I am often asked about the differences between group and private guitar lessons. I speak to many parents who have varying opinions on the matter, some of which have a clear distaste for group learning. But something I’ve learnt over the years is that these two types of learning a actually quite similar, particularly with the way we teach here at UGA (probably because most of our lesson time for beginners focuses on playing songs). So let’s weigh up Group vs Private lessons once and for all!
- Students still get a chance to play on their own.
- Students and parents still get all the trimmings that we offer here at UGA; a trained tutor, Ultimate Guitar Method, online login resources, progress reports etc.
- Students still learn what they would regularly learn in Private lessons.
- Lessons are still 30 minutes in length. 60 minute lessons can be arranged, however they are less common for groups.
- Teachers are still able to help students one at a time.
- Our lesson times still focus largely on songs and playing them along with the music. This is one main reason why group lessons aren’t that different to private.
- Students still learn the same content; songs, scales, Ultimate Guitar Method, chords, theory, sight reading and much more.
- Group rates are more affordable.
- Students learn from other students. After all, iron sharpens iron.
- Groups can play ensemble pieces. This is where each guitarist plays something different, all at the same time. There will be multiple layers of sound, for example chords, melody, a riff and a bass line.
- Students tend to learn rhythm faster.
- Meet new people and make friends.
- Builds student’s self confidence.
- Students learn performance and band related skills.
- Some students learn faster due their competitive nature.
- Disruptive students can impede group progress.
- Setting up can take a little longer, particularly if students don’t tune their guitars before hand.

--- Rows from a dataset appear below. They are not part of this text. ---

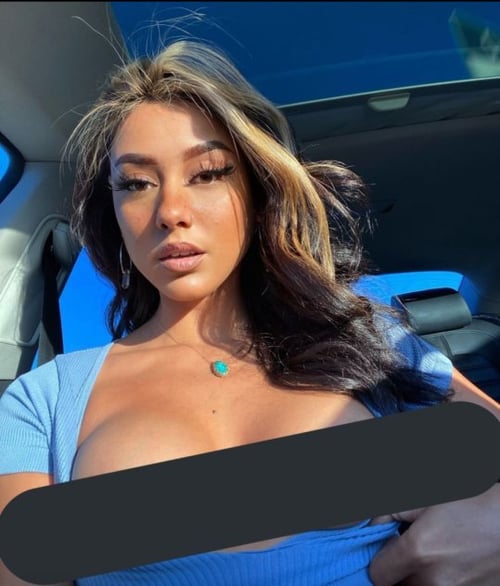 Don’t contact me wasting My Time !!!!
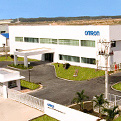 Omron Healthcare Manufacturing Vietnam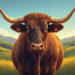 Taurus, Weekly Horoscope, September 14 to September 20, 2025: Embrace bold moves with thoughtful caution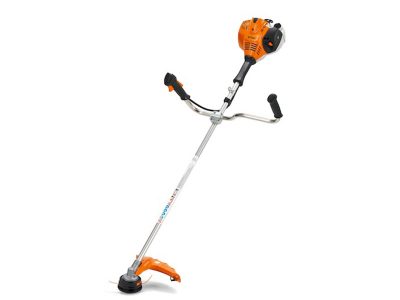 Débroussailleuse thermique STIHL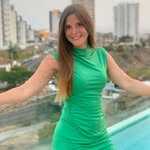 Baert Iris - @irisbaert - Instagram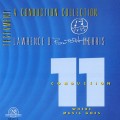 Buy Butch Morris - Testament: A Conduction Collection CD1 Mp3 Download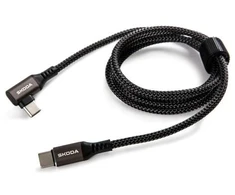 Skoda Kabelis USB C USB C 6VA051445A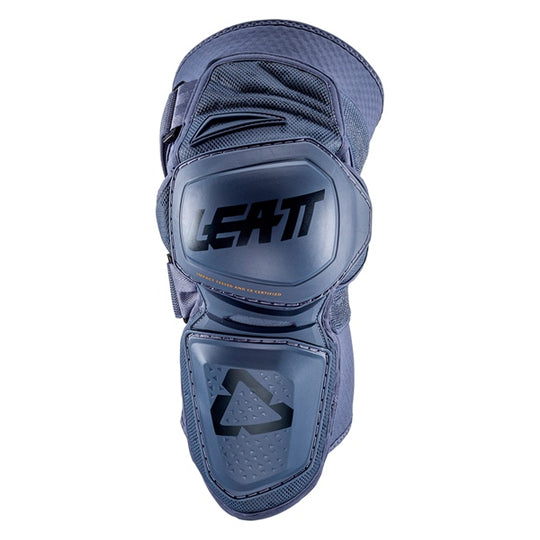 LEATT ENDURO KNEE GUARD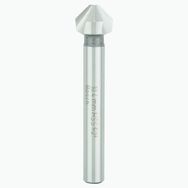 Bosch HSS 10.4 mm Havşa Metal Matkap Ucu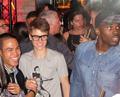 Justin Bieber Dolce & Gabbana DREAM - justin-bieber photo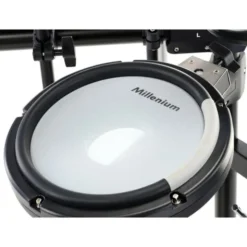 Millenium MPS-350 E-Drum Set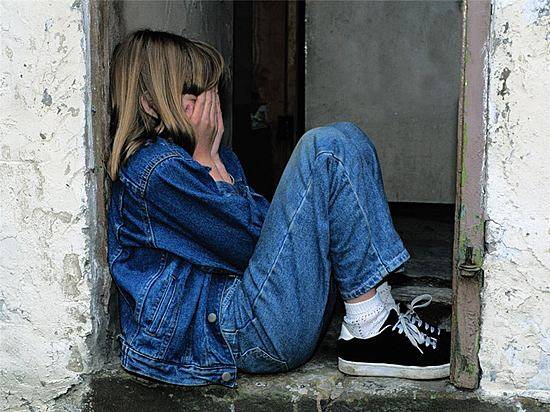 Под Волгоградом всю ночь искали пропавшую 14-летнюю девушку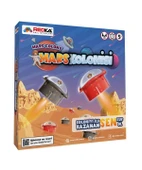 Redka Mars Kolonisi thumbnail 1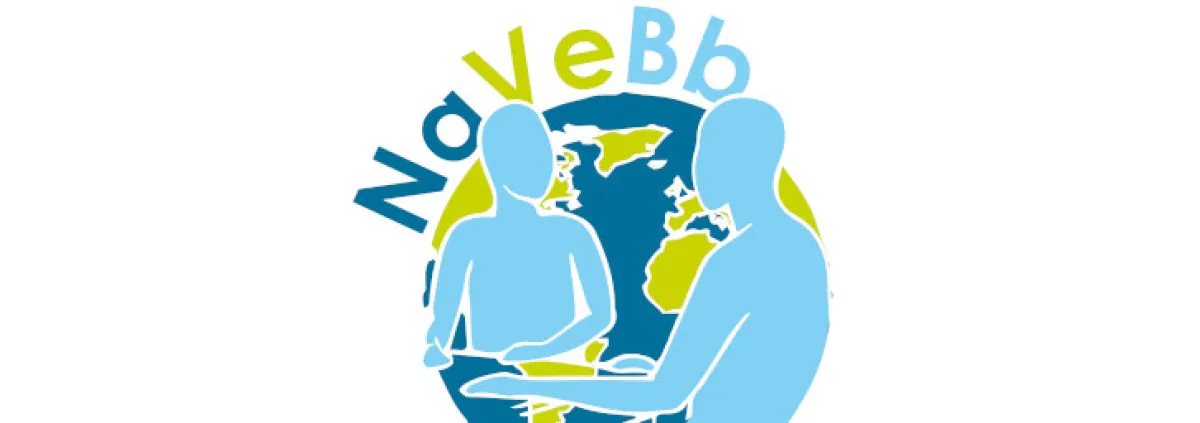 NaVeBb Projektlogo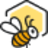 beeguard.fr icon
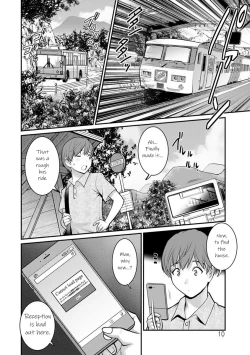 Page 10 of Manasan Ch. 1-3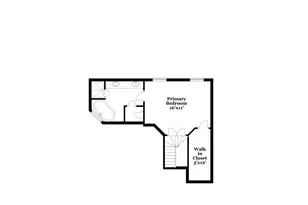 2200 Empery Ct, Arlington, TX 76017 - Photo 17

- There’s some reduced time for individual attention. This mainly impacts those who are experiencing great difficulty on the guitar, or who are wanting to learn something different to the rest of the group. A good example of this is to imagine a school teacher with a class full of students, but there’s one student in particular who’s always falling behind because he doesn’t understand the work. This student would be better suited for private lessons.
We’ve taught literally hundreds of students in groups and privately – both of which work. One isn’t better than the other, they’re just different. And different students will be better suited to one or the other, which is largely dependent on the characteristics of the student and the approach taken by the tutor.